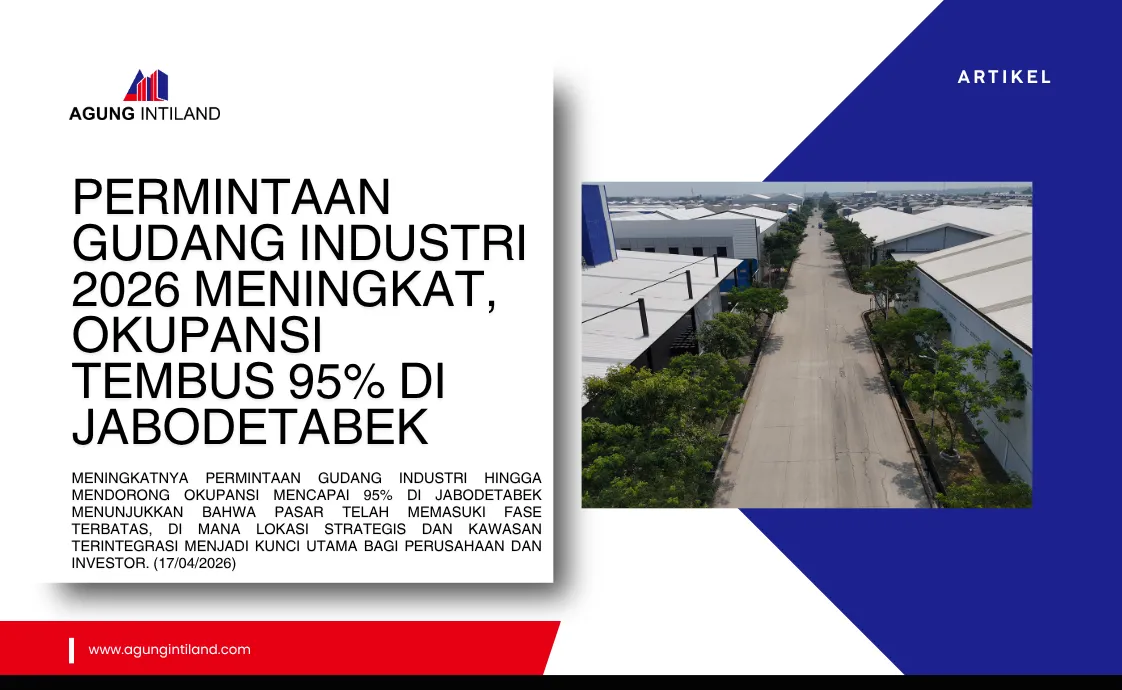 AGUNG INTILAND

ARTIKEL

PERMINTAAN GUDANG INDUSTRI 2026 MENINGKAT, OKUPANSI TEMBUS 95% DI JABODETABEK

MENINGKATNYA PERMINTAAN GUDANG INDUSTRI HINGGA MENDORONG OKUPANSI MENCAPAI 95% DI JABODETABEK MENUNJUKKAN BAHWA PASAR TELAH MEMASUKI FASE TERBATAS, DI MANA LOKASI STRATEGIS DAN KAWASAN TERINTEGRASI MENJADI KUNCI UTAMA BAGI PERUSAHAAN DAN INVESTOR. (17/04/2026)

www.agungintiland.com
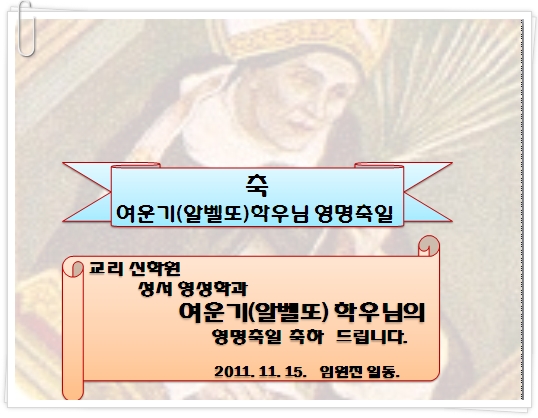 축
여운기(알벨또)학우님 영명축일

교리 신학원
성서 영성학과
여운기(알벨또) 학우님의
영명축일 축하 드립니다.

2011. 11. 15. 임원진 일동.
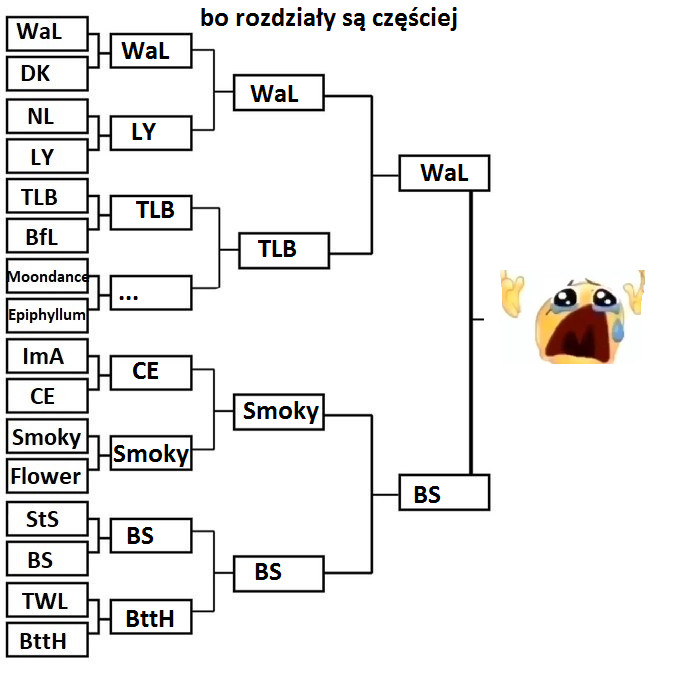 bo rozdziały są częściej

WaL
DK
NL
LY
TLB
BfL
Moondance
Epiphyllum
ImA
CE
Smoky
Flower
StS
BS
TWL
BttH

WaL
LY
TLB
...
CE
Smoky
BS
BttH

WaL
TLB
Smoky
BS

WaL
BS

ABOUT THIS TASK: For every line in the listing above that contains "INDUSTRI", copy that line.

RESULT FOR THIS EXERCISE:
PERMINTAAN GUDANG INDUSTRI 2026 MENINGKAT, OKUPANSI TEMBUS 95% DI JABODETABEK
MENINGKATNYA PERMINTAAN GUDANG INDUSTRI HINGGA MENDORONG OKUPANSI MENCAPAI 95% DI JABODETABEK MENUNJUKKAN BAHWA PASAR TELAH MEMASUKI FASE TERBATAS, DI MANA LOKASI STRATEGIS DAN KAWASAN TERINTEGRASI MENJADI KUNCI UTAMA BAGI PERUSAHAAN DAN INVESTOR. (17/04/2026)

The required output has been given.